Lénine, ayant eu connaissance de cet incident, se lança dans une longue diatribe: "La sortie de Kamenev à la séance du Soviet de Petrograd peut être qualifiée tout simplement de bassesse. Il est, comme vous le voyez, entièrement d'accord avec Trotski. Est-il donc si difficile de comprendre que Trotski ne pouvait pas, n'avait pas le droit, ne devait pas en dire plus que ce qu'il a dit devant les ennemis (c'est-à-dire la direction des Soviets, nda.). Est-il difficile de comprendre que... la décision de lancer une insurrection armée, d'entamer partout ses préparatifs, tout cela nous oblige lors de débats publics à en rejeter sur l'adversaire non seulement la cause mais aussi l'initiative... La sortie de Kamenev n'est qu'une filouterie". Cela se passe de commentaires. Le lecteur fera lui-même la différence entre la politique et le filou.

Le jour même de la révolution d'Octobre, bien que s'étant finalement soumis à la volonté de Lénine, nombre de dirigeants du parti doutaient encore de la justesse de ce choix. La lettre que Lounatcharski écrivit alors à sa femme, restée en Suisse, est significative. "Ma chère, je t'écris le matin du 25. La lutte pour le pouvoir a pratiquement déjà commencé... Politiquement je me suis évidemment solidarisé avec les bolcheviks. Il existe encore une issue pour moi: une coalition purement démocratique... Mais pour cela, il faudrait tant de bonne volonté et de sagesse politique de tous les côtés que cela semble être une utopie".

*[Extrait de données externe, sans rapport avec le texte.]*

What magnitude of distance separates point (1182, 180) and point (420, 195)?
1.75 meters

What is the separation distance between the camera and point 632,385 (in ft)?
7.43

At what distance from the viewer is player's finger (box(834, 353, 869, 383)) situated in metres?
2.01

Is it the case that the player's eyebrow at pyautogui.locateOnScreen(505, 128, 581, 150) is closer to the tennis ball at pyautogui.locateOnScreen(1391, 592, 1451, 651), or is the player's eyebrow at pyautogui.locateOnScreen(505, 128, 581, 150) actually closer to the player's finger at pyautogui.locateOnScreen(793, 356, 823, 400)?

Lénine l'emporta sur tous: sur Marx et Engels, sur son propre parti, sur les Soviets. Et il fit la révolution. En misant sur le hasard. Il ne croyait absolument pas en la victoire du socialisme dans un seul pays. De plus, étant un internationaliste convaincu, le sort de la Russie ne l'intéressait guère. "Je sais parfaitement, indiquait-il, que le drapeau est entre des mains faibles, et que les ouvriers du pays le plus arriéré ne pourront le garder si les ouvriers de tous les pays avancés ne leur viennent pas en aide. Les transformations socialistes que nous avons effectuées sont en grande partie incomplètes, faibles et insuffisantes. Elles serviront de repère aux ouvriers avancés des pays d'Europe de l'Ouest qui pourront dire: "les Russes n'ont pas commencé de la manière qu'il fallait".

Le rôle dévolu à la Russie était donc celui du cobaye sur lequel on expérimente pour que d'autres puissent vivre mieux. Et cela ne gênait en rien le chef des bolcheviques.

La répression de la Commune de Paris fournit à Marx, Engels et Lénine un matériau très riche pour leur analyse. Lénine pensait que même si l'expérience russe se soldait par un échec, du moins servirait-t-elle de leçon pour les futurs chefs du prolétariat international. Et c'était cela qui comptait le plus pour lui.

Fin

Les opinions exprimées dans cet article sont laissées à la stricte responsabilité de l'auteur.